Applications for Exchange Volunteers begin each year in February, and the Exchange Volunteers are placed in a non-home country in April. As Exchange Volunteers have already served with CorpsAfrica in their home country, they can begin language and cultural training for their new placement country directly after acceptance in the program. (Exchange Volunteers are required to develop an intermediate level of proficiency in the dominant language of the country they are traveling to before they depart.) Exchange Volunteers then start service in their “new” country each year ideally at the end of June. Most countries then provide an additional, robust, community-based integration to support language and cultural learning before they officially begin their service.

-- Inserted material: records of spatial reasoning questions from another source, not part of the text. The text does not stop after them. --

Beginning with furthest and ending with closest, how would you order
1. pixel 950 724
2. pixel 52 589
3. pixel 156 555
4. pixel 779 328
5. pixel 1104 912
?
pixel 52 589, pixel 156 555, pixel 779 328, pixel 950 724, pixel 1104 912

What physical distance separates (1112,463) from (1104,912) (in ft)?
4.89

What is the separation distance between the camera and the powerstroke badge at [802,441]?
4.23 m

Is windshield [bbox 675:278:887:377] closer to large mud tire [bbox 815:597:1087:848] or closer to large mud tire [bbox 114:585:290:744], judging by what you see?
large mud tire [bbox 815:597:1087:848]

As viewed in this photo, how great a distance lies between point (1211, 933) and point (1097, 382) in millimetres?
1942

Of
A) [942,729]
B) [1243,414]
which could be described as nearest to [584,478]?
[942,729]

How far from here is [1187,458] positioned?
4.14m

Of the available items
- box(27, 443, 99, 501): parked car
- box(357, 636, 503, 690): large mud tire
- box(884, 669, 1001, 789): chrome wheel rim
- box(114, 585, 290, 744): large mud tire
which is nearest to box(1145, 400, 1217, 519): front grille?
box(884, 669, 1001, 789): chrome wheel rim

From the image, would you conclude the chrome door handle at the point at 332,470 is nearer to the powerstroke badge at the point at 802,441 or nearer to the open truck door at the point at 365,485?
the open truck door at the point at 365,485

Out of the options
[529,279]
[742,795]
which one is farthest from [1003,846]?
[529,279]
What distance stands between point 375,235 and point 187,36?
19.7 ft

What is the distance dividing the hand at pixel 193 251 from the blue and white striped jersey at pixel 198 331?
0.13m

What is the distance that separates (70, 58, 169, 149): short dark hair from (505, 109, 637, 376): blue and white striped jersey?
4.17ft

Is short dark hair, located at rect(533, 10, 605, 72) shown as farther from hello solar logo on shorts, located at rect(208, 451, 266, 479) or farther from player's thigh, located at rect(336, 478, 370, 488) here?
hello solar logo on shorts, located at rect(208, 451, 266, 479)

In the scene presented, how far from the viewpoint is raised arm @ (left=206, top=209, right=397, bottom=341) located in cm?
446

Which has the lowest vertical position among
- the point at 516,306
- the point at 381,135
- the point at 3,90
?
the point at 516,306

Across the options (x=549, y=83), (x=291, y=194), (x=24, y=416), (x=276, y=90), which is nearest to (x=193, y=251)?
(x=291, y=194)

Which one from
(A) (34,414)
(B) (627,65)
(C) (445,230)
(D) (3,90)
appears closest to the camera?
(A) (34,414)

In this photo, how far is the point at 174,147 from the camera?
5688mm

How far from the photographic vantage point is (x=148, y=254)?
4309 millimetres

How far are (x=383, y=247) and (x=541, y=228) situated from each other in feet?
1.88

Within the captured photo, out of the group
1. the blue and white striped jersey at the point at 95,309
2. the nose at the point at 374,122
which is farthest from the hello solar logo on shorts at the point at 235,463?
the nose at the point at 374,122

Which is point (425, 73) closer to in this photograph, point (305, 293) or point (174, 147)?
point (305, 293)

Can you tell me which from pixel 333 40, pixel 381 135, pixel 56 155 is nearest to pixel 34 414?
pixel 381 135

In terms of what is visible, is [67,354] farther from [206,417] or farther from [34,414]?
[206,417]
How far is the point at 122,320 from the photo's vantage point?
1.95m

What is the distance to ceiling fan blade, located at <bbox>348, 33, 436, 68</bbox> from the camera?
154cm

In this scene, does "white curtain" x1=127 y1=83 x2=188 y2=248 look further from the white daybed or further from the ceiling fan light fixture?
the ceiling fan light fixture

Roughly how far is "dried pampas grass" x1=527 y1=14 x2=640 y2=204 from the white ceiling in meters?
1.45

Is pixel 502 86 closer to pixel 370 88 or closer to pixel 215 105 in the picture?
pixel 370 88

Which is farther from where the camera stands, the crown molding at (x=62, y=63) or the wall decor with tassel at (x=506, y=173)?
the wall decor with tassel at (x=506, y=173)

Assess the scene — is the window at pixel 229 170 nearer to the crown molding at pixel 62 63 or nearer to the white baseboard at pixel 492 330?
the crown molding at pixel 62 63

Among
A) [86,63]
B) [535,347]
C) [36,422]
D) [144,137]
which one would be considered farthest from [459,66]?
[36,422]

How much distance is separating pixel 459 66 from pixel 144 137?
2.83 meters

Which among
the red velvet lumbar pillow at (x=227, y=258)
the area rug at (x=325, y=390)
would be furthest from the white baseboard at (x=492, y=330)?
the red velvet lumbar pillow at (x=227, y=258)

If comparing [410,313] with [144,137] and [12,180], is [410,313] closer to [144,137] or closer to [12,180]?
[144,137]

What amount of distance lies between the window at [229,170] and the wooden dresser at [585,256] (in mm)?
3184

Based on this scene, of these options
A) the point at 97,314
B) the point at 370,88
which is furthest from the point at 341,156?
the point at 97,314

These are the timeframes that support the three-year plan below:
Year one (2025-2026) : Deploy over 120 Exchange Volunteers in countries where they are currently serving, while developing infrastructure in additional countries to absorb the increase of Exchange Volunteers in future years.
Year two (2026-2027) : Deploy over 180 Exchange Volunteers in countries currently hosting Volunteers, as well as expand to new countries.
Year three (2027-2028) : Deploy approximately 250 Exchange Volunteers and expand to new additional countries to be identified.
Background
Imagine a future where every young African has the chance to serve their country acquiring valuable skills toward their future while actively contributing to an economically vibrant pan-African destiny. This is our vision. Demographic trends show that one in five people on earth will live in sub-Saharan Africa by 2030, representing 42% of global youth. The World Bank predicts 9 out of 10 people in extreme poverty in 2030 will be in sub-Saharan Africa. The time to invest in African youth- and village-led development is now. After graduating from serving their own country for a year, CorpsAfrica Volunteers have the opportunity to serve in a different country, called an Exchange Year.
This Exchange Year is a cornerstone of the vibrant pan-African destiny mentioned above, whereby caring, thoughtful and passionate young Africans are steering the entire continent toward new, exciting outcomes. Collectively, these trail blazers are the future of a vital Africa, working to institute economic and social advancements that benefit the continent, and those hoping for an African renaissance that is created by and for Africans.
Progress Update
Partnership Opportunities
It costs $29,000 per year, per Exchange Volunteer to create infrastructure in a new service country, as well as recruit, train, place, ensure the safety of, and coordinate with Volunteers over their time of service.
In addition, CorpsAfrica provides rigorous measurement and evaluation services to the Volunteer and the community in which they serve to maintain the gold-standard quality of work performed. Resources also help Volunteers transition to future leadership opportunities in their home countries- and continent wide- using the leadership skills they’ve acquired during their time of service.
Lastly, resources are needed to manage the overall safety, operations, and infrastructure at local country offices and headquarters., CorpsAfrica Volunteers and staff use a human-centered design approach to gain deep knowledge of community needs and use that knowledge to fulfill those specialized needs with localized solutions. Volunteers work with, and employ, stakeholders who are most closely aligned with the challenge and potential solutions needed for sustainable change in that particular community.
These resources are brought to each community where Exchange Volunteers will serve – creating frameworks and processes that can be replicated over and over in many different community-needs scenarios. In addition, Volunteers look to engage local stakeholders in solutions, often creating new economic opportunities for small businesses and individuals at the community level.